[Author Prev][Author Next][Thread Prev][Thread Next][Author Index][Thread Index]

Re: [pygame] Speed up image.tostring with OpenGL ?





2010/1/4 R. Alan Monroe <amonroe@xxxxxxxxxxxxxxx>
> The only other way I know how to make OpenGL textures is with NumPy, using
> the GL_FLOAT token.  This may be better for your purposes--although the way
> I see it, converting a surface to a texture is going to involve a conversion
> no matter which way you do it.  Note that it's much faster to *update* a
> texture rather than create a new one.  If at all possible, this may be your
> best opinion to improve speed.

I'm very skeptical that PyOpenGL actually works correctly.

On my box (old 2.4 GHz laptop w/geforce 4), the classic nehe lesson 42
(drawing a maze to a texture) python port gives HORRIBLE framerates,
judging by eye to be about 5 fps, no matter whether I'm using Python
2.4, 2.5, 2.6, and I've tried repeated reinstalls and upgrades of
PyOpenGL. The maze drawing always stops prematurely too, but that may
be a logic bug in the ported version. Has anyone else duplicated this
problem? The original C version of lesson 42 works at full frame rate.

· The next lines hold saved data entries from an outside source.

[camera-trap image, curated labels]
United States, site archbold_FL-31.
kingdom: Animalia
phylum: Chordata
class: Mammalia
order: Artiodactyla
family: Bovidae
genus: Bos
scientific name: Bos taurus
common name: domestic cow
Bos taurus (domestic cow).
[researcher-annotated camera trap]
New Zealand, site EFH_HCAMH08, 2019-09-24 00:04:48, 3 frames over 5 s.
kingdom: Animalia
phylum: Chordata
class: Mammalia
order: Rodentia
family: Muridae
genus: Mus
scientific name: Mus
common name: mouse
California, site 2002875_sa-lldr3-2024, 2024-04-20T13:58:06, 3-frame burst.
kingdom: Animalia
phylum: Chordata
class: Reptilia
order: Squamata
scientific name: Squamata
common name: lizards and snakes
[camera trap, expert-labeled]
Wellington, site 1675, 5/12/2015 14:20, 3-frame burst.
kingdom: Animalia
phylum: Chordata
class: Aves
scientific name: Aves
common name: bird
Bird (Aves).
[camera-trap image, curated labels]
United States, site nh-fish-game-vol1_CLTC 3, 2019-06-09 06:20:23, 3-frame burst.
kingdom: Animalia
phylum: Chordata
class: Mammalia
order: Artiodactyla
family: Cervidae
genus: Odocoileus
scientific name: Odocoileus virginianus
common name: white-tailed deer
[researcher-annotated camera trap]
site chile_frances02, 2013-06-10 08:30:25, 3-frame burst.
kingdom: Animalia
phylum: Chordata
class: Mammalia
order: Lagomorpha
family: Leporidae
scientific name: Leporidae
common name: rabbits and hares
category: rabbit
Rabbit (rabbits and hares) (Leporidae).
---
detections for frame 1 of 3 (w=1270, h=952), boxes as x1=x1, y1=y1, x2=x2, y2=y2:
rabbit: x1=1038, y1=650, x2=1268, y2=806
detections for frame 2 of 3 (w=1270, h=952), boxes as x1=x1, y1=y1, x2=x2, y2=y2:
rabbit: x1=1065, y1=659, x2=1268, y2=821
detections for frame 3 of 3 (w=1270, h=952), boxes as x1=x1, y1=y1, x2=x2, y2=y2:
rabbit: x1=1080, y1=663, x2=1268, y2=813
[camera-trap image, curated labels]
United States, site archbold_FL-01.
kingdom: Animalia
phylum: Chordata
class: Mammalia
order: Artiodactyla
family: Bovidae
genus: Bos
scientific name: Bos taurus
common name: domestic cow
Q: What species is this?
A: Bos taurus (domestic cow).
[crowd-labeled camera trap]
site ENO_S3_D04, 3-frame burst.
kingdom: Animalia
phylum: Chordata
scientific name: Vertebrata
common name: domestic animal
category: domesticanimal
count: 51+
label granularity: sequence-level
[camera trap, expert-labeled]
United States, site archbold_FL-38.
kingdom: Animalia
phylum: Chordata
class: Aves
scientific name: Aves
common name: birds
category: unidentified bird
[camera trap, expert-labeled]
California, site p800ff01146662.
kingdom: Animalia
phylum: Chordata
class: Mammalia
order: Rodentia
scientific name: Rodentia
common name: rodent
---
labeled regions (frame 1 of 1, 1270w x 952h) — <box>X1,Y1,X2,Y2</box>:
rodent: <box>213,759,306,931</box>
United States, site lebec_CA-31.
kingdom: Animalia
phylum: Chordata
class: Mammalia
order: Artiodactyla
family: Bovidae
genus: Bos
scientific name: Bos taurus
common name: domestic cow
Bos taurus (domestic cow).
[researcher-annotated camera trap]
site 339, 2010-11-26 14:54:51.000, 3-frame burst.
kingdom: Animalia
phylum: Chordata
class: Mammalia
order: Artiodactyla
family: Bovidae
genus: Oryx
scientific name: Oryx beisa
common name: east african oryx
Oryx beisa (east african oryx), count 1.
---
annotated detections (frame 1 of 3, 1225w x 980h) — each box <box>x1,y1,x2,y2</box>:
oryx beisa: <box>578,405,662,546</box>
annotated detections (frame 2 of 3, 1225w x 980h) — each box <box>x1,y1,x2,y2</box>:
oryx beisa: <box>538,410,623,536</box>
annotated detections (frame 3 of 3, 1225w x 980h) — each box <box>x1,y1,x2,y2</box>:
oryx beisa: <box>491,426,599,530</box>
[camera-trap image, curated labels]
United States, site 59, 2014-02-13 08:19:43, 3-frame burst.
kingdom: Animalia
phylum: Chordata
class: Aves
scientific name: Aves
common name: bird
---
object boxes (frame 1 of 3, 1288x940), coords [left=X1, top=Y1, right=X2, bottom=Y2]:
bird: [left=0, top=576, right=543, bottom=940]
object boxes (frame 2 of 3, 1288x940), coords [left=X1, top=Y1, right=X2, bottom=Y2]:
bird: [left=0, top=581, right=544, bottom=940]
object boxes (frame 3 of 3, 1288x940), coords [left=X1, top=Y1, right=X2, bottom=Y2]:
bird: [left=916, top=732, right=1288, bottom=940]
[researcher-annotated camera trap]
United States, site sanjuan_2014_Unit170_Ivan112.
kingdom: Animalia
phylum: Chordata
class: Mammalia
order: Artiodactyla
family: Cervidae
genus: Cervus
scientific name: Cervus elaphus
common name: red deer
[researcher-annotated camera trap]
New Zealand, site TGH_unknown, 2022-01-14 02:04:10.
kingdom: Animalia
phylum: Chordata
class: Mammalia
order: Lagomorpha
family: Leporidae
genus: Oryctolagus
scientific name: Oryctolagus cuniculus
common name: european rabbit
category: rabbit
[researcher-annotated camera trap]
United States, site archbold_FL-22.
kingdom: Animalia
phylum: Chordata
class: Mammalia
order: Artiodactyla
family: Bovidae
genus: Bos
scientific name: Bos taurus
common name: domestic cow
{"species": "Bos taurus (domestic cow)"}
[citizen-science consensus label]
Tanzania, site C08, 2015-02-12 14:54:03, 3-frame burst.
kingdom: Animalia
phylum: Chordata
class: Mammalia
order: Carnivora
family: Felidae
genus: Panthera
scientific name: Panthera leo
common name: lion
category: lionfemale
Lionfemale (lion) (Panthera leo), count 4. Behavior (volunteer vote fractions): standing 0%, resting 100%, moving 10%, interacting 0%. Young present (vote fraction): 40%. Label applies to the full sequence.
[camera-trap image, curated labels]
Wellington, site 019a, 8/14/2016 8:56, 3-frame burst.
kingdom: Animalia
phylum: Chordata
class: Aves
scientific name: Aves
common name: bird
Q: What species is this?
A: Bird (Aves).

My self-written programs have really bad framerates too, but I barely
understand OpenGL so it's possible those are my own fault.

Alan


The problem with the at least some of the python nehe stuff is that calling extra functions isn't so bad under C (ie the original nehe tutorials) but with the latest pyopengl especially you're calling through ctypes so it should be written in a different way to optimise it for python really.
I haven't actually looked at the tutorial you're talking about so I may be wrong.